Propaganda poster produced by the Eugenics Society. Source: WikiCommons.

Galton died in 1911 — he’s buried in the village of Claverdon in Warwickshire. After his death, interest in eugenics became widespread and it was soon embraced by countries around the world, with sinister results. In many countries, states seized upon the opportunity to control people and reproductive rights as a way of purging those deemed undesirable, enthusiastically legislating for the enforced sterilisation of tens of thousands of citizens. According to Dr Adam Rutherford at UCL, more than 30 countries had eugenics policies for most of the 20th century. In 1912, Britain narrowly avoided passing a bill to sterilise the “feeble minded”. The ultimate enactment of eugenics ideology, of course, occurred in Germany under the Third Reich.

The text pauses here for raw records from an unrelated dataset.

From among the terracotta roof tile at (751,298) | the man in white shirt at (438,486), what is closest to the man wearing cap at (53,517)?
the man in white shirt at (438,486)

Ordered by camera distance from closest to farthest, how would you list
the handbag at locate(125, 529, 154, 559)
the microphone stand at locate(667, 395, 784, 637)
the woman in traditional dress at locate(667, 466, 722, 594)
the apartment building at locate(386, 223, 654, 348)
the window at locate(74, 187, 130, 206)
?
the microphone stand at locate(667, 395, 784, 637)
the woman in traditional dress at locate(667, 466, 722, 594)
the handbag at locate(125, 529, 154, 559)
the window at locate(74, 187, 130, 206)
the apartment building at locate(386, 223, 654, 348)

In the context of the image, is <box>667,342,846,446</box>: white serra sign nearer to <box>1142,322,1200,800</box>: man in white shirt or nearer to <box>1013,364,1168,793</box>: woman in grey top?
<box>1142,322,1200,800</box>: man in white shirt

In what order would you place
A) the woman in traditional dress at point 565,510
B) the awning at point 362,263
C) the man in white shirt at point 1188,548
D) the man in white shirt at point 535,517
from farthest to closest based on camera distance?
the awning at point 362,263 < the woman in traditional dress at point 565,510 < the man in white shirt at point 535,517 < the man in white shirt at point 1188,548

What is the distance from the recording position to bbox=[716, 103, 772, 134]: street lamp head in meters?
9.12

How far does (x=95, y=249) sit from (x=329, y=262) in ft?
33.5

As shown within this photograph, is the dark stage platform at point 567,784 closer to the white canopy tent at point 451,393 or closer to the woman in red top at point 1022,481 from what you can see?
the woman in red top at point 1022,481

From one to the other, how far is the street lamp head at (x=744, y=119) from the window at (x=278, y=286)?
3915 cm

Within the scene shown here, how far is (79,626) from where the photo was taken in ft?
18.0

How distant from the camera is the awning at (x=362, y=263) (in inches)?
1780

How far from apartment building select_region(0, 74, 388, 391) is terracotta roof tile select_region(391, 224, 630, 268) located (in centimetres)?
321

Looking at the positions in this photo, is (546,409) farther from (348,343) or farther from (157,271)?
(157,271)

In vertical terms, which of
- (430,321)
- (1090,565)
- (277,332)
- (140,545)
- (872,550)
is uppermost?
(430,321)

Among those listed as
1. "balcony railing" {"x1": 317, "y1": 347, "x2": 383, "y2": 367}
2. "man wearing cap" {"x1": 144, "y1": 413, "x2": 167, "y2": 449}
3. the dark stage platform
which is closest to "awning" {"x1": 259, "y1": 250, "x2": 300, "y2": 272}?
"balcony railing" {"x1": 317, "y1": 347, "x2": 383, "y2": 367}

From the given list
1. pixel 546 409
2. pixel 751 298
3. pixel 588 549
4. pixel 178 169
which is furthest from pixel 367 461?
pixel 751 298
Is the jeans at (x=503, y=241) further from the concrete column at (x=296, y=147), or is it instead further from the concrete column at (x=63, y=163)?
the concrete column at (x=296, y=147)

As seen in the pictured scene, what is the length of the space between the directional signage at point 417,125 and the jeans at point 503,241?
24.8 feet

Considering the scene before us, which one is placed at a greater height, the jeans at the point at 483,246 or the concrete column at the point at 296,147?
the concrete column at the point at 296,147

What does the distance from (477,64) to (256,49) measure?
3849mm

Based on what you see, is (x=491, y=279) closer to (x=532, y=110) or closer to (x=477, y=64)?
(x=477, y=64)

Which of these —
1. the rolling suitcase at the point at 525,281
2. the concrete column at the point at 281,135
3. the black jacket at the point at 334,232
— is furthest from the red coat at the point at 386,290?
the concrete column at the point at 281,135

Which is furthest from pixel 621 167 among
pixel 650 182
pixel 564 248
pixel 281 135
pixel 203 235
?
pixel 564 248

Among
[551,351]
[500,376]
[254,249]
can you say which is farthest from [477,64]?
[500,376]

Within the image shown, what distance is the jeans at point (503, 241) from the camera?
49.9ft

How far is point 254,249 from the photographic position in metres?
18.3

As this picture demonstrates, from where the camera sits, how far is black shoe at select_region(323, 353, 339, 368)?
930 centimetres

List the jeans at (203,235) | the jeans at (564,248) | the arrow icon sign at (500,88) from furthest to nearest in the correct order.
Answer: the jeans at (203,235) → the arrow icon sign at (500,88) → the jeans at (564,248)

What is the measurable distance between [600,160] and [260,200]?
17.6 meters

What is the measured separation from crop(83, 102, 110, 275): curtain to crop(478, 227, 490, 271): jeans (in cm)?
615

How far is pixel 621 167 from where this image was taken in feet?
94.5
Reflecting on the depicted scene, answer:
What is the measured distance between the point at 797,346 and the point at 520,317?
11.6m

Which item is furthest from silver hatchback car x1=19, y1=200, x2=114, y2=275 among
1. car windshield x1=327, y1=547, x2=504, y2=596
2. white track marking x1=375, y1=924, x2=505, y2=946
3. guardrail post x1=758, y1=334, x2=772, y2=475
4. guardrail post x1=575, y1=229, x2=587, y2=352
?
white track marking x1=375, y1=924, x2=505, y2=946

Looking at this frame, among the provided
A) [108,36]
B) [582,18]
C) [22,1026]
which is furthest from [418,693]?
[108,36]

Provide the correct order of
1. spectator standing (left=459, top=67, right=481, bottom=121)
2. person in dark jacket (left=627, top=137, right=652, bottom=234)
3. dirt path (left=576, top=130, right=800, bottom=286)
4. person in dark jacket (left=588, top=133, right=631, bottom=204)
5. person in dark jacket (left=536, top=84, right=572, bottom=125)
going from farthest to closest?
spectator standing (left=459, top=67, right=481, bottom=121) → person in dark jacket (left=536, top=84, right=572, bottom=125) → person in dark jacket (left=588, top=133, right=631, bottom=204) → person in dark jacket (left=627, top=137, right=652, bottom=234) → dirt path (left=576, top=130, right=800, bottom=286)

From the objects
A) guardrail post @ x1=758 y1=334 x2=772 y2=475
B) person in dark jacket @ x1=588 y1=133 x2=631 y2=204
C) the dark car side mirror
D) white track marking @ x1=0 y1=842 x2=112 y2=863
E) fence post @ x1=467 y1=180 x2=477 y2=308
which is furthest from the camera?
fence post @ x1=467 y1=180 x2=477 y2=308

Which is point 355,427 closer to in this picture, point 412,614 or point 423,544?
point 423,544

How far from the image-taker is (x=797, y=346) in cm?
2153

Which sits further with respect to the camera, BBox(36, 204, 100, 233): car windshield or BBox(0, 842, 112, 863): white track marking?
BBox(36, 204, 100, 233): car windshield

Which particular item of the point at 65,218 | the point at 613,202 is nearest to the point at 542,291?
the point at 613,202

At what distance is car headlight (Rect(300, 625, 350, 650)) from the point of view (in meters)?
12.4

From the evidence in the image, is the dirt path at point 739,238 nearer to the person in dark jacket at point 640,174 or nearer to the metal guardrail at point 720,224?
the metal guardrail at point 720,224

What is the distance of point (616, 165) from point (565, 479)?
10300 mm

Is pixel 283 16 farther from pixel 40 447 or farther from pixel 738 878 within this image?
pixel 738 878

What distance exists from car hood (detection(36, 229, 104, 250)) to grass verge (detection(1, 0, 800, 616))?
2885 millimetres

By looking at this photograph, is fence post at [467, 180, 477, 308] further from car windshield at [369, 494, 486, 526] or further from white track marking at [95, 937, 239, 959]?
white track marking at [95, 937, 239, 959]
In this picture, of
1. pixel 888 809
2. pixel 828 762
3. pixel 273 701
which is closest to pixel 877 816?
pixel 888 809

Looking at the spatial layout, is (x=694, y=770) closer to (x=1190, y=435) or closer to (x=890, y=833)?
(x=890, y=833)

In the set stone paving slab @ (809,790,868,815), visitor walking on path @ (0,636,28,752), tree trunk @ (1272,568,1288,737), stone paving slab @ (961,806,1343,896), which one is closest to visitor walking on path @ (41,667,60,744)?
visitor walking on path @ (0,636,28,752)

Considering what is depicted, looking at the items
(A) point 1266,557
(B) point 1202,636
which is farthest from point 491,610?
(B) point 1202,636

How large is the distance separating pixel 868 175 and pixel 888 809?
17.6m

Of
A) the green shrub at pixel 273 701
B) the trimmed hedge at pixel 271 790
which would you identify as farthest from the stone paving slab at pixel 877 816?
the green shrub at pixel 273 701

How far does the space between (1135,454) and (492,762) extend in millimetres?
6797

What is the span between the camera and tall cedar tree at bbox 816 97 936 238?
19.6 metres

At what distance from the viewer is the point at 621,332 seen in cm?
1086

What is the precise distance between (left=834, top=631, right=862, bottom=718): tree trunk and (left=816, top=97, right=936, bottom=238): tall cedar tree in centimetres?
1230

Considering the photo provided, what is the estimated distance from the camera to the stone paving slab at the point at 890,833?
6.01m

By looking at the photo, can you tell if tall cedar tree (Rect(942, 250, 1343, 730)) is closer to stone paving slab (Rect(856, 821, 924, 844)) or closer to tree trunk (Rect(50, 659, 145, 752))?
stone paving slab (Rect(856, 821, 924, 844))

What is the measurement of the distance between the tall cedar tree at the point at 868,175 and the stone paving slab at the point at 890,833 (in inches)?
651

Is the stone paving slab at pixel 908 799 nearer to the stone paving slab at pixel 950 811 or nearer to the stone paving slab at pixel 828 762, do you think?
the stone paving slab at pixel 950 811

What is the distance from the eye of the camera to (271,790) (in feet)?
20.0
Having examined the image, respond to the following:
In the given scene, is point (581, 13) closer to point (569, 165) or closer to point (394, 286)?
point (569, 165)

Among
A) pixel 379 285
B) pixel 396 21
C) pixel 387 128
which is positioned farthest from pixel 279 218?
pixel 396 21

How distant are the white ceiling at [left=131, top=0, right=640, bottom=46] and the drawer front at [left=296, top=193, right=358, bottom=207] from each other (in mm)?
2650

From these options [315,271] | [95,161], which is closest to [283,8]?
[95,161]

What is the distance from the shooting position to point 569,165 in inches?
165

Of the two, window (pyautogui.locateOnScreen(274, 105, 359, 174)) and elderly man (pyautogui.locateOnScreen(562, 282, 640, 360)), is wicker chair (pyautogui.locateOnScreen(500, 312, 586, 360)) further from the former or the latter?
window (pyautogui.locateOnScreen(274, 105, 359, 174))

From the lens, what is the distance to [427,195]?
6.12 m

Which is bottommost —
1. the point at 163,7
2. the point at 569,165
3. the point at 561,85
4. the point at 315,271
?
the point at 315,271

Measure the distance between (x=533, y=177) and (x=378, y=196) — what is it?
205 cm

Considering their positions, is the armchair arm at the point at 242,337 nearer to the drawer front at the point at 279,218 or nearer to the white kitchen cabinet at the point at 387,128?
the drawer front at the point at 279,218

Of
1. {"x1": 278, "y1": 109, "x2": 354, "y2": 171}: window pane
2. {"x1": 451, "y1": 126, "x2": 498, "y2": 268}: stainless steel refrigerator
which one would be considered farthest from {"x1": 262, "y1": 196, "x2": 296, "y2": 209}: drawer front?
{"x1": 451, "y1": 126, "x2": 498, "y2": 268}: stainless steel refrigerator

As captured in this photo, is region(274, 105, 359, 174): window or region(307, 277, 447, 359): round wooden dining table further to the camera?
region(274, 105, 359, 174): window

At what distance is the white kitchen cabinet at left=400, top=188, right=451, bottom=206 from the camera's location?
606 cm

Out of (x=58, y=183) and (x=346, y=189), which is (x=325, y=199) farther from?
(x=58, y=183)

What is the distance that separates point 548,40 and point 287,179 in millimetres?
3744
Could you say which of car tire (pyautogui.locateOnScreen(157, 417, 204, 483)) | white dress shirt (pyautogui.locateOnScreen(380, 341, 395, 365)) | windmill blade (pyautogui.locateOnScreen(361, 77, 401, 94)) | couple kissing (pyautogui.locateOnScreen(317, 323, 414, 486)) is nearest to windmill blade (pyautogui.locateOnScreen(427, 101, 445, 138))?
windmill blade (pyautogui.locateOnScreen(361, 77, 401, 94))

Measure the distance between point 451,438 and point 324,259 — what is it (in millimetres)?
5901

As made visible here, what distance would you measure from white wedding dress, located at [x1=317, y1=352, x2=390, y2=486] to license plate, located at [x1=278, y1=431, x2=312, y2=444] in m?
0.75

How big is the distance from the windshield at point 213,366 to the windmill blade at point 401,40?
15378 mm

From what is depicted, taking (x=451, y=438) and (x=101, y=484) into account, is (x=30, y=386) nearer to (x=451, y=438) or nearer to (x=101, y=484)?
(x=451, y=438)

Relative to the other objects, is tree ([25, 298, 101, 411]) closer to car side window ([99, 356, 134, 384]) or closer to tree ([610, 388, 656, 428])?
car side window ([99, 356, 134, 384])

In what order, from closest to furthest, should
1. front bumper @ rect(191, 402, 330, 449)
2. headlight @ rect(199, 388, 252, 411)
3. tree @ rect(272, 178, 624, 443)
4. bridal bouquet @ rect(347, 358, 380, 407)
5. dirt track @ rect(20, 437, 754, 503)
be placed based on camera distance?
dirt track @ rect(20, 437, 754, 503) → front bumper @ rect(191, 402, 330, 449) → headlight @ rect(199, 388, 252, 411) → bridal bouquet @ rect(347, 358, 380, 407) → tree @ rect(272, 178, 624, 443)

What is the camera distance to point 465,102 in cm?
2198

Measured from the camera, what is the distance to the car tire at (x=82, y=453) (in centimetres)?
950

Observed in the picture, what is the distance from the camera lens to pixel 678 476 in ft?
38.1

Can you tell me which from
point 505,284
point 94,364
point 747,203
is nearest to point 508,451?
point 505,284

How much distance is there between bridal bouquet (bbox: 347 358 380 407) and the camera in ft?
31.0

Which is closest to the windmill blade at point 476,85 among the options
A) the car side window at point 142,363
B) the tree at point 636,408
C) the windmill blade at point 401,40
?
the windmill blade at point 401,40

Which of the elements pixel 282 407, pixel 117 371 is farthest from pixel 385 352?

After the horrors of the Holocaust were revealed, eugenics fell from favour almost overnight. Eugenicists of this era had claimed science, especially genetics, as “its backbone,” says Rutherford in a video for UCL. But their “grasp of the complexities of genetics was slight and superficial and in many cases just plain wrong.”

Many of the more progressive changes that came from early 20th century reform remain in Britain: access to birth control and public health services to name a couple. But while its tempting to think that the sinister lure of eugenics has been banished, the paranoia associated with it lingers on in conspiracies like the Great Replacement Theory.

Galton wasn’t solely responsible for the horrors that came about in the wake of his death. But the rich boy from Birmingham had unleashed something on the world that could not be put back in its box — and still haunts us to this day.